REQUEST:
Return the following lines word for word, leaving out the pictures.

EXTRACTED MATERIAL:
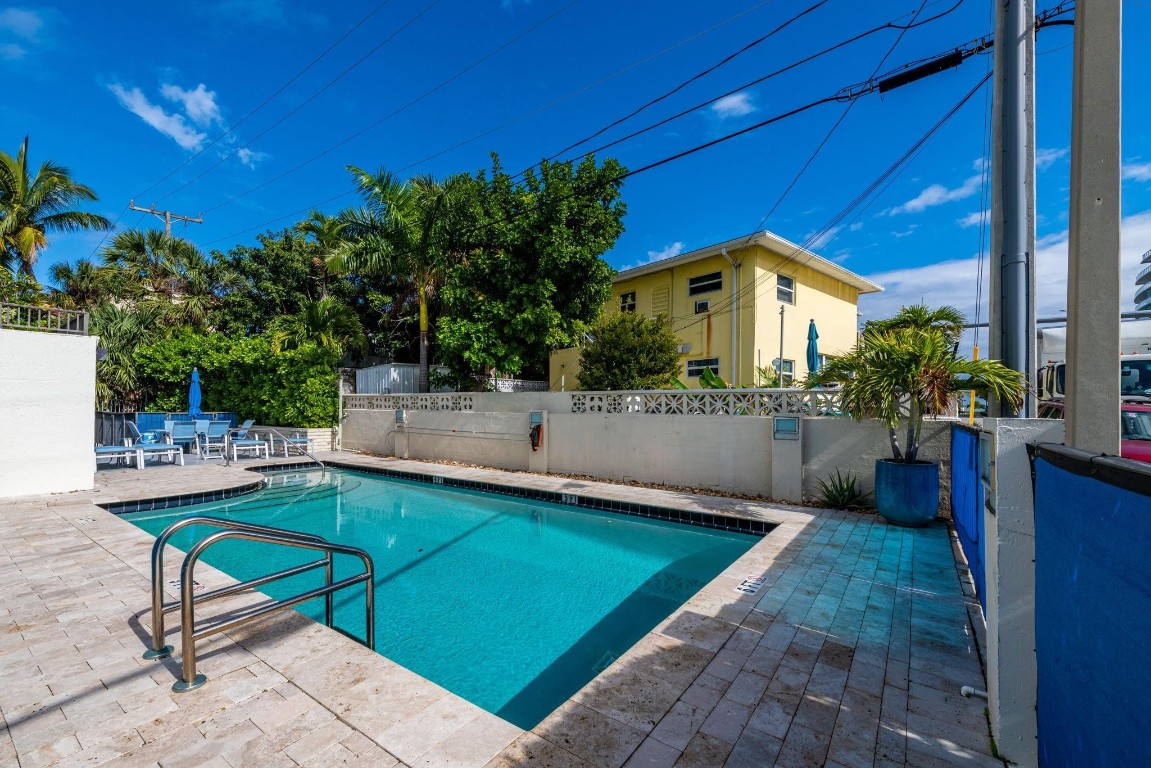 EVERGLADES CLUB - Residential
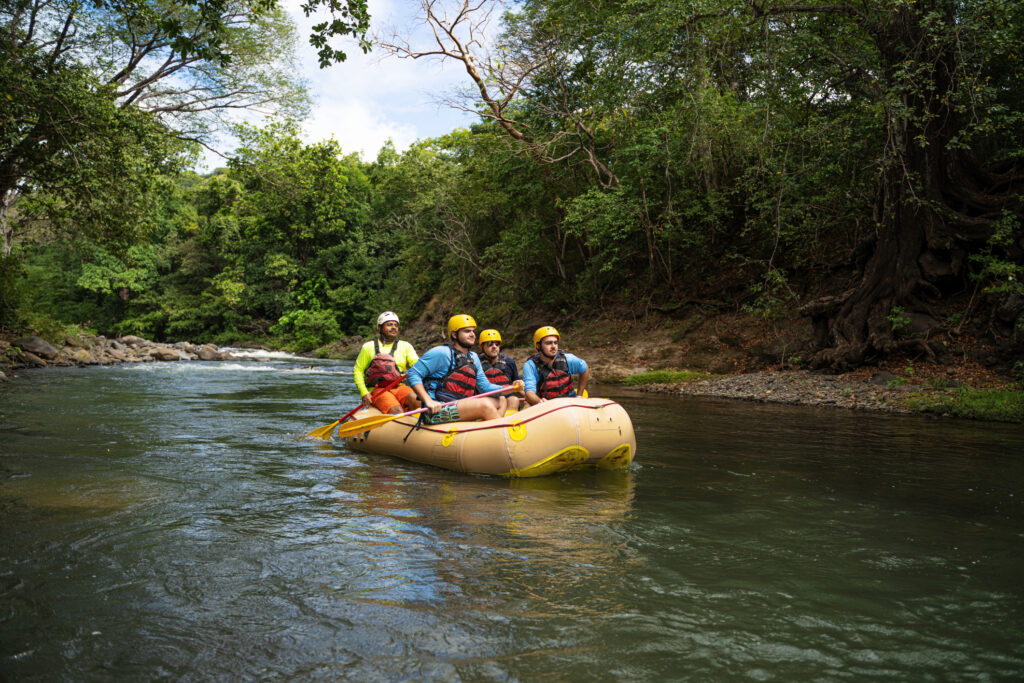 Eine Gruppe beim Rafting in Costa Rica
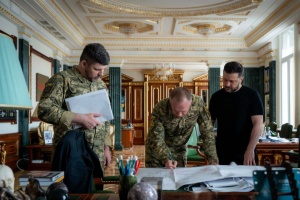 «Гарячі» напрямки фронту та дипстрайки: Зеленський заслухав доповідь Сирського і Гнатова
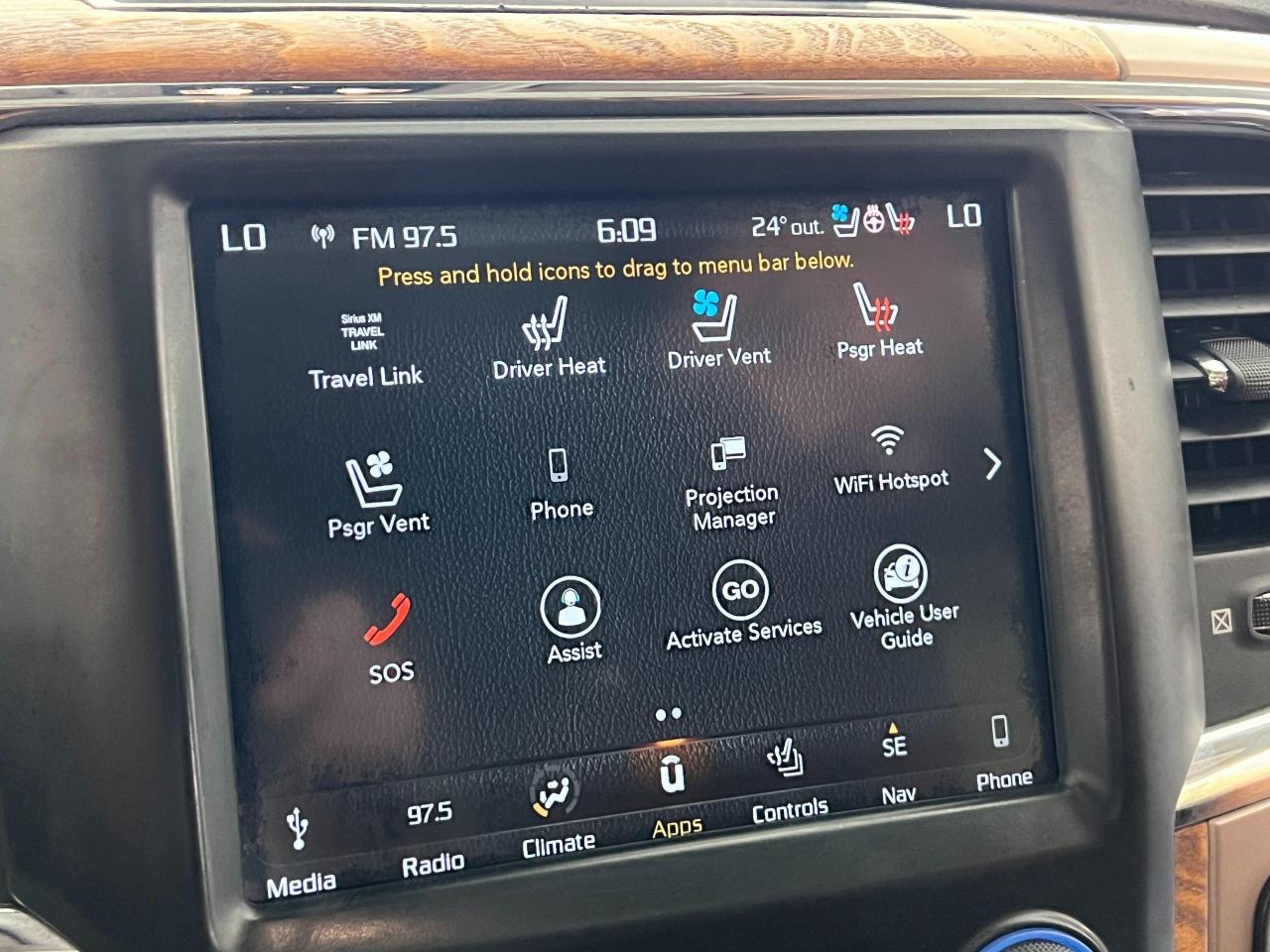 2018 RAM 1500 Laramie Longhorn Crew ECO Diesel 4x4+CLEAN CARFAX Photo101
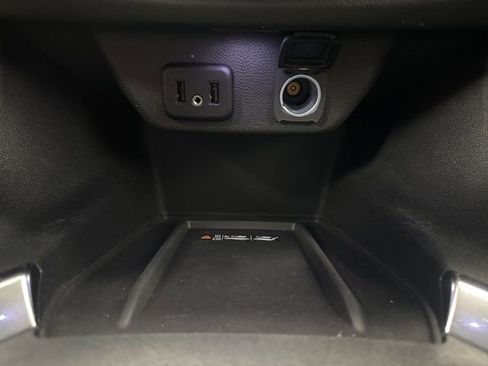 Used 2023 Chevrolet Traverse LT FWD image 18
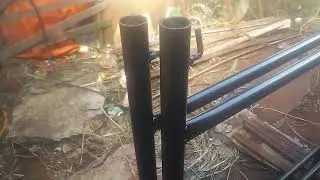 Andaimes de 1x1, na chapa 18. Preço de R$ 120,00 a peça pintada.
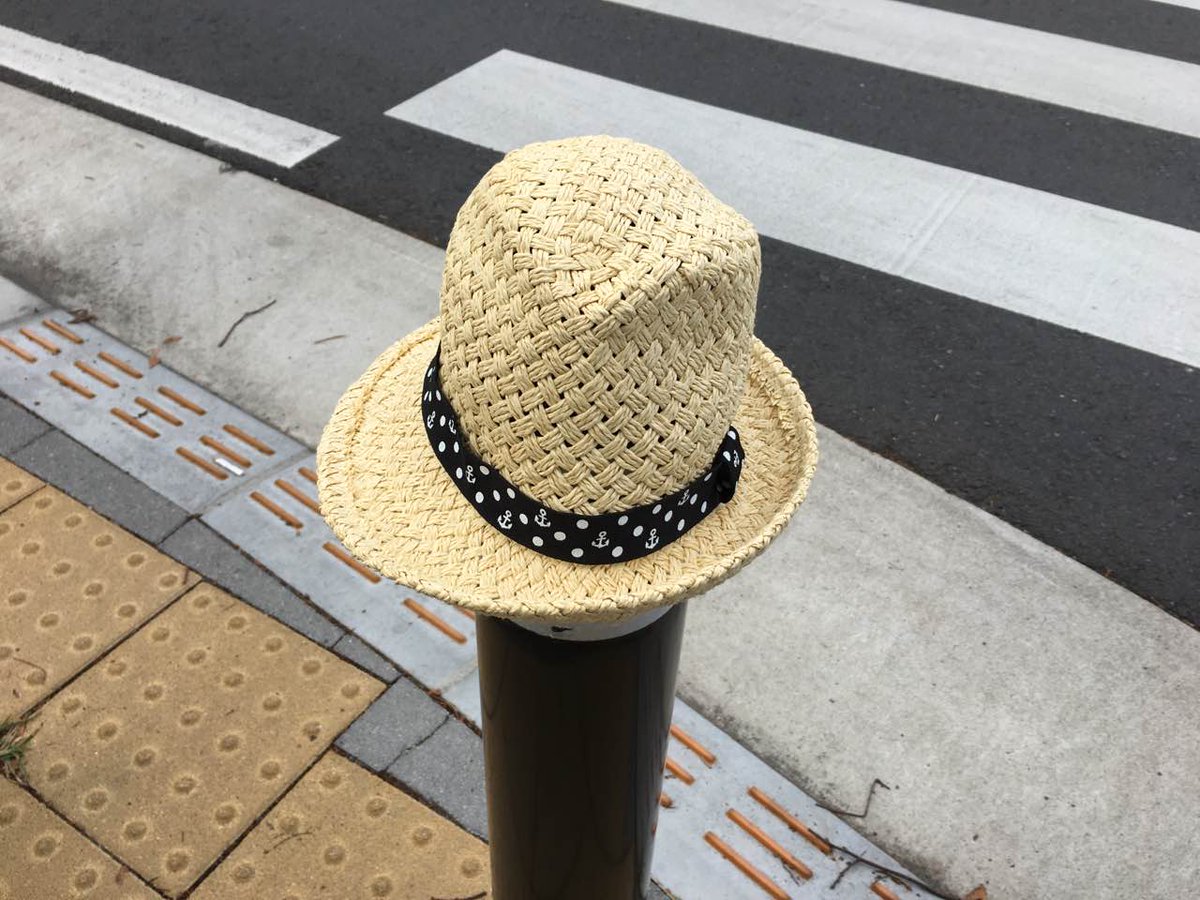 武蔵小杉ライフ公式 等々力緑地の正面広場に 子供用の麦わら帽子忘れ物 武蔵小杉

RESULT OF THIS EXERCISE:
 EVERGLADES CLUB - Residential
 Eine Gruppe beim Rafting in Costa Rica
 «Гарячі» напрямки фронту та дипстрайки: Зеленський заслухав доповідь Сирського і Гнатова
 2018 RAM 1500 Laramie Longhorn Crew ECO Diesel 4x4+CLEAN CARFAX Photo101
 Used 2023 Chevrolet Traverse LT FWD image 18
 Andaimes de 1x1, na chapa 18. Preço de R$ 120,00 a peça pintada.
 武蔵小杉ライフ公式 等々力緑地の正面広場に 子供用の麦わら帽子忘れ物 武蔵小杉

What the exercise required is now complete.